=== EXTRACT PROVIDED ===
I’ve heard several variations of this phrase.
Today, I want to share what I think “feel sorry for” means and its close relationship to empathy, sympathy and pity, which share roots.
Do you share the emotions of another?
When someone said to me recently, “You just feel sorry for me,” I answered, “No, I empathize. I don’t feel sorry for you.”
There’s a difference:
Empathy is a person’s ability to recognize and share the emotions of another. When you’re empathetic, you can connect to the pain of another. You might have had the same or similar experience as the other person, or you might have experienced the same emotions in response to a completely unrelated type of situation. They’re experiencing the aftermath of one kind of disappointment, you’ve experienced disappointment in another way.
=== RECORDS SUPPLIED ===
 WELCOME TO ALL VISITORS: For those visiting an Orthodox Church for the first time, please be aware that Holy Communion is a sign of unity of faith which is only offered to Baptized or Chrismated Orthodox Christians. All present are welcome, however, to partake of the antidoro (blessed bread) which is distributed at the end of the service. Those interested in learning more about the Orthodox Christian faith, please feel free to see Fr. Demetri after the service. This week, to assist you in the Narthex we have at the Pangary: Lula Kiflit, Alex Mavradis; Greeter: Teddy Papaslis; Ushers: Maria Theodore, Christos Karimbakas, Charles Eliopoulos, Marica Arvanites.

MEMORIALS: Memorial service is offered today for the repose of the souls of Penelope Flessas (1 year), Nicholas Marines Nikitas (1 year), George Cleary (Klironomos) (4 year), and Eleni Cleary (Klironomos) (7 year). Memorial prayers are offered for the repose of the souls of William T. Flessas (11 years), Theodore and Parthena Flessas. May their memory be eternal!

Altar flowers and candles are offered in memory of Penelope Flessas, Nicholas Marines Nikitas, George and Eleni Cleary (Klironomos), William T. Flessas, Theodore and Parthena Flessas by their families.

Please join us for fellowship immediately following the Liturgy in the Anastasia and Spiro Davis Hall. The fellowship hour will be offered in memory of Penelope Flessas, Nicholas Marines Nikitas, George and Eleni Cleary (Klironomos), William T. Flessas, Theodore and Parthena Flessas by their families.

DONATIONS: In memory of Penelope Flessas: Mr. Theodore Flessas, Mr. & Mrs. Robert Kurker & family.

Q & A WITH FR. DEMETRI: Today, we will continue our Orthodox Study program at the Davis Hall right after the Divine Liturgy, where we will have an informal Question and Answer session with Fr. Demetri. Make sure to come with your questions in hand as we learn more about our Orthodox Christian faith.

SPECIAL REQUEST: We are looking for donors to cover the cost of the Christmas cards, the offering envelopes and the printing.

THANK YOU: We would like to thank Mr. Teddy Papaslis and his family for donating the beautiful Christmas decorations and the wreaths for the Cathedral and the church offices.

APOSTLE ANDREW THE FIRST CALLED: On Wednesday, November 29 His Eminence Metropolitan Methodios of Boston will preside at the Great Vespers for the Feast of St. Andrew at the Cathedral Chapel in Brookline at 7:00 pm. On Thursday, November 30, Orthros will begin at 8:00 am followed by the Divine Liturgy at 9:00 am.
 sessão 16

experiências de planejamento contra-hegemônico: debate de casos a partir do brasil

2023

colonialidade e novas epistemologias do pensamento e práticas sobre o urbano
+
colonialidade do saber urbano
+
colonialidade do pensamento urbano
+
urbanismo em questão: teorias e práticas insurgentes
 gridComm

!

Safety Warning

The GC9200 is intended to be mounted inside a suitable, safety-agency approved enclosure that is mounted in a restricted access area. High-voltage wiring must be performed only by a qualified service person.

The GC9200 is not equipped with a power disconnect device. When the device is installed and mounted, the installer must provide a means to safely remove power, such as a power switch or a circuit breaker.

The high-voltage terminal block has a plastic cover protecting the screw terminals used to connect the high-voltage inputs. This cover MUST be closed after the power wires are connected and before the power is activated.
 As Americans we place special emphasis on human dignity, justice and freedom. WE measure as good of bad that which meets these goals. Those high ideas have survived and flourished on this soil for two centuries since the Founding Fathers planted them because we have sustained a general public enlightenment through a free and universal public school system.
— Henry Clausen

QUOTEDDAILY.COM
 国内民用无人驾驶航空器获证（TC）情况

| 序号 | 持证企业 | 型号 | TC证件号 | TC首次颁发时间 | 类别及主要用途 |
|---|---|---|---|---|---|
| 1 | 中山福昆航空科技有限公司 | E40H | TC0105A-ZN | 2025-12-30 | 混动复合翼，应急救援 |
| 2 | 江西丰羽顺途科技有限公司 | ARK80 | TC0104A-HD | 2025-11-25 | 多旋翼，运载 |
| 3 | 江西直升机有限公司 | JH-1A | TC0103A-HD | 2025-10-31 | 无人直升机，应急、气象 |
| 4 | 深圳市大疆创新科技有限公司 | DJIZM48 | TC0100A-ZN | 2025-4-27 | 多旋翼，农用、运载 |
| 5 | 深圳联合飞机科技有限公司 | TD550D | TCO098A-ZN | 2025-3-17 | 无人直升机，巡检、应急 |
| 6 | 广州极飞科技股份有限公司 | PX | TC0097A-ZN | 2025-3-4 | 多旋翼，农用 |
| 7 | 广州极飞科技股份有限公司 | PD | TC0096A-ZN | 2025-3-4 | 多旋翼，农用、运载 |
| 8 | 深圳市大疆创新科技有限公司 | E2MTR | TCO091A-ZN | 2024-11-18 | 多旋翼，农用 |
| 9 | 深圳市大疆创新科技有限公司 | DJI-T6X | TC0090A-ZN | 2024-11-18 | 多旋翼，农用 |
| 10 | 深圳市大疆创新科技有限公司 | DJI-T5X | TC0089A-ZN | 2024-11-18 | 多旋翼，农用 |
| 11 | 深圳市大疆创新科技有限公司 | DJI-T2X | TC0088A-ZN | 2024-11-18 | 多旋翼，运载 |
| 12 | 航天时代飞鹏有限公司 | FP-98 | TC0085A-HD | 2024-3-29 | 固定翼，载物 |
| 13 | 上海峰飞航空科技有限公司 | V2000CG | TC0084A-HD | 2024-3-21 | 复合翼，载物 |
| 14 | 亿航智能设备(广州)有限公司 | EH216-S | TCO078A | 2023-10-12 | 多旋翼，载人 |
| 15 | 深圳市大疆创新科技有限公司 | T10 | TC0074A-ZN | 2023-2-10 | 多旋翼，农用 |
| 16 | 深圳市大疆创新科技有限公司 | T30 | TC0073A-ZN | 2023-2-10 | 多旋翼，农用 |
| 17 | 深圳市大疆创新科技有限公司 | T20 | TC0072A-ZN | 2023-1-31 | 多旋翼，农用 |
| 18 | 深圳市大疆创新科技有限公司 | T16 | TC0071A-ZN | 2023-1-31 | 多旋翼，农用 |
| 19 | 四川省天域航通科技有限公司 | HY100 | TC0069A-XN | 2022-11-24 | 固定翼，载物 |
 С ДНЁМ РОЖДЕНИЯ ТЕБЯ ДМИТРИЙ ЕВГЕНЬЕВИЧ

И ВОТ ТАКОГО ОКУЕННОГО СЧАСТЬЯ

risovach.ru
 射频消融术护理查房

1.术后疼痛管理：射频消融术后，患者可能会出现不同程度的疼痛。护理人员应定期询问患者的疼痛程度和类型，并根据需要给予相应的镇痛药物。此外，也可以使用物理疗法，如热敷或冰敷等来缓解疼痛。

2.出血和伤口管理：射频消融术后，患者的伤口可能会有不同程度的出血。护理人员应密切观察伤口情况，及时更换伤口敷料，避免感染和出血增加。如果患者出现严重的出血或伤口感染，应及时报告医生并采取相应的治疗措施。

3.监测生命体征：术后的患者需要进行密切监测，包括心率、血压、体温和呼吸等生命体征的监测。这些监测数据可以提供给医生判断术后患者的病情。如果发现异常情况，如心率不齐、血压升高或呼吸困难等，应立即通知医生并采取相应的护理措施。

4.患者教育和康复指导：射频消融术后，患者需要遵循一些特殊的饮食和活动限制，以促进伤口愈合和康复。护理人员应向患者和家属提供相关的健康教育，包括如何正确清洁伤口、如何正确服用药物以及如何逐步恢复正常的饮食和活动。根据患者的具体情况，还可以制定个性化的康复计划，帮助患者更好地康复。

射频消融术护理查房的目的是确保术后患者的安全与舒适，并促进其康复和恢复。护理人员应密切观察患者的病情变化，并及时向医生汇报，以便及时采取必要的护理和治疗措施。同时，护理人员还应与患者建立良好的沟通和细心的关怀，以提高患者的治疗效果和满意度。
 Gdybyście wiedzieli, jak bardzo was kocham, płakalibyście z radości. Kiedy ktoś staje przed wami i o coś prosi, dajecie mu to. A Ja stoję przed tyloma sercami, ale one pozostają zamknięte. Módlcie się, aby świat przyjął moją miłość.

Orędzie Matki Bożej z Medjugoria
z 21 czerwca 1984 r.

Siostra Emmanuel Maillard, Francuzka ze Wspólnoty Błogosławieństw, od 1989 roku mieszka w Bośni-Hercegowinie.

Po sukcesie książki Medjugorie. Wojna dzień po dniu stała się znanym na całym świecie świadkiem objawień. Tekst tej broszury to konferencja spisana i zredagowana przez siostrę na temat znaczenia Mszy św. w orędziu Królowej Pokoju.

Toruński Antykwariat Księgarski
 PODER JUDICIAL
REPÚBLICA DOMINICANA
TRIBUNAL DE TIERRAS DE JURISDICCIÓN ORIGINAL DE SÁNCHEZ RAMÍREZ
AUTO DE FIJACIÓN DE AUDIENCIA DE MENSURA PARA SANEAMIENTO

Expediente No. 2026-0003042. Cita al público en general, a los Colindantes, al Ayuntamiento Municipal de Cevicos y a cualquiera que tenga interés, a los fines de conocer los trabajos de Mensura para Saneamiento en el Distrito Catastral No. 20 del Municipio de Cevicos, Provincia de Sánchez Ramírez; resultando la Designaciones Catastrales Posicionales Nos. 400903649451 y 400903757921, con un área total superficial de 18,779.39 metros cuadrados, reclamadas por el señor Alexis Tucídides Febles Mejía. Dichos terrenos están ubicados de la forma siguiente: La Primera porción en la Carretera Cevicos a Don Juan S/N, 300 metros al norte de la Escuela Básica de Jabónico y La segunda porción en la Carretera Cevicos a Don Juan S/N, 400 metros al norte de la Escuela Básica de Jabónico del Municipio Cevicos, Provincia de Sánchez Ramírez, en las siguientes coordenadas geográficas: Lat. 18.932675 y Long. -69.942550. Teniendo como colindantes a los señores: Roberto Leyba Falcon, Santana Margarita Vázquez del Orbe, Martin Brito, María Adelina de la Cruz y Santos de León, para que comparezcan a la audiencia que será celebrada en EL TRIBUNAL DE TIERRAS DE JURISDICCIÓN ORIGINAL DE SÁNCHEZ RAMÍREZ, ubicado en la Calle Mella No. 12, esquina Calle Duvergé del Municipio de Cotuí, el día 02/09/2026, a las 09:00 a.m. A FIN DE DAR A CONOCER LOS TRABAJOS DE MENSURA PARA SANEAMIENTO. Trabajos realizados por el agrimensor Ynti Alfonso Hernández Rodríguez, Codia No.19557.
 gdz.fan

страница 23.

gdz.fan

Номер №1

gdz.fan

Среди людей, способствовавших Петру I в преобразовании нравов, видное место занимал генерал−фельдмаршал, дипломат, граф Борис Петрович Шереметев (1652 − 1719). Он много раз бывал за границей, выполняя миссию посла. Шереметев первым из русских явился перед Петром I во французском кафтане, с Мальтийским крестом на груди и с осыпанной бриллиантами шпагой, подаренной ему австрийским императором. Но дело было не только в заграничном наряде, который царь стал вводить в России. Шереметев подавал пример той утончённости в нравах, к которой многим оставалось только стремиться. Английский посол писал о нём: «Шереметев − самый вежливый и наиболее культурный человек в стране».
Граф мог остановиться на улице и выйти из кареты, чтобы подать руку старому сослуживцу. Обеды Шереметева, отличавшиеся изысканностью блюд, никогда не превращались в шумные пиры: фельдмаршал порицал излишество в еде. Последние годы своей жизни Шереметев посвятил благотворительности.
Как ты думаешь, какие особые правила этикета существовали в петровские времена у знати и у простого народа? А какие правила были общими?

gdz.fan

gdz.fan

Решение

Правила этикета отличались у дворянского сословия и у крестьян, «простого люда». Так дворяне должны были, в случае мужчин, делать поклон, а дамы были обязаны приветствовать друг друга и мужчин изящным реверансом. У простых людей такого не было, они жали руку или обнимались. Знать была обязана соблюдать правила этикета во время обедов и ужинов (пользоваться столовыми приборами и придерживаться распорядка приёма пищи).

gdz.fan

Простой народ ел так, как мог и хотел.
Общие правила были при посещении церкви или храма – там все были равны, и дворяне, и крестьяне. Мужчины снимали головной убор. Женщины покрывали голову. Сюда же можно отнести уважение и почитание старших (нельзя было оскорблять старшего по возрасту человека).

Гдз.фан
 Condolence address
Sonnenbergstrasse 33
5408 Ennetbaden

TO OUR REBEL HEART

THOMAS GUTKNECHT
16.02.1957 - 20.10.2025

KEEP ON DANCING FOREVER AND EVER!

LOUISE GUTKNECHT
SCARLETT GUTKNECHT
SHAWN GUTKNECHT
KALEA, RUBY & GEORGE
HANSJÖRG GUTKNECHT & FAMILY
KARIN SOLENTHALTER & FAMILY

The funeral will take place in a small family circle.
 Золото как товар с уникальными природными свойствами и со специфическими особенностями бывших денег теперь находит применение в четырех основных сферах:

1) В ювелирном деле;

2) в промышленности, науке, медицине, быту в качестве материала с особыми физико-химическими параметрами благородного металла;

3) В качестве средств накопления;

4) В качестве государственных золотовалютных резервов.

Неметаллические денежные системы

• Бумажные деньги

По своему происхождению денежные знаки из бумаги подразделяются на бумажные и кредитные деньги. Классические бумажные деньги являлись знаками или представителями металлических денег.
===
PROBLEM SET>
[A] In the passage on empathy, how is empathy defined?
[B] Rewrite the passage on empathy from "I’ve heard several" to "which share roots.", swapping "variations" for "versions".
[C] Write the next part of the passage on empathy, picking up after its final sentence.

ANSWERS BY ITEM NUMBER>
[A] It is a person's ability to recognize and share the emotions of another.

[B]
I’ve heard several versions of this phrase.
Today, I want to share what I think “feel sorry for” means and its close relationship to empathy, sympathy and pity, which share roots.

[C]
Sympathy indicates a disconnection from the experience of another. There might be a lack of understanding. Without understanding, without having gone through it yourself, you can’t fully empathize. Although sympathy rooted in care and concern, it doesn’t have a shared connection like empathy does. As the sympathizer, their experience is not within your realm of understanding because you have never gone through what they have.
Sometimes the sympathetic person is passing judgment on the other person.
Sympathy can still carry a feeling of concern, but that concern is more detached.
Brene Brown has said that “Empathy fuels connection, sympathy drives disconnection. Empathy feels with people.
Here’s another distinction I thought of:
People who sympathize give cliches and platitudes. If they discuss themselves, that’s where their focus is.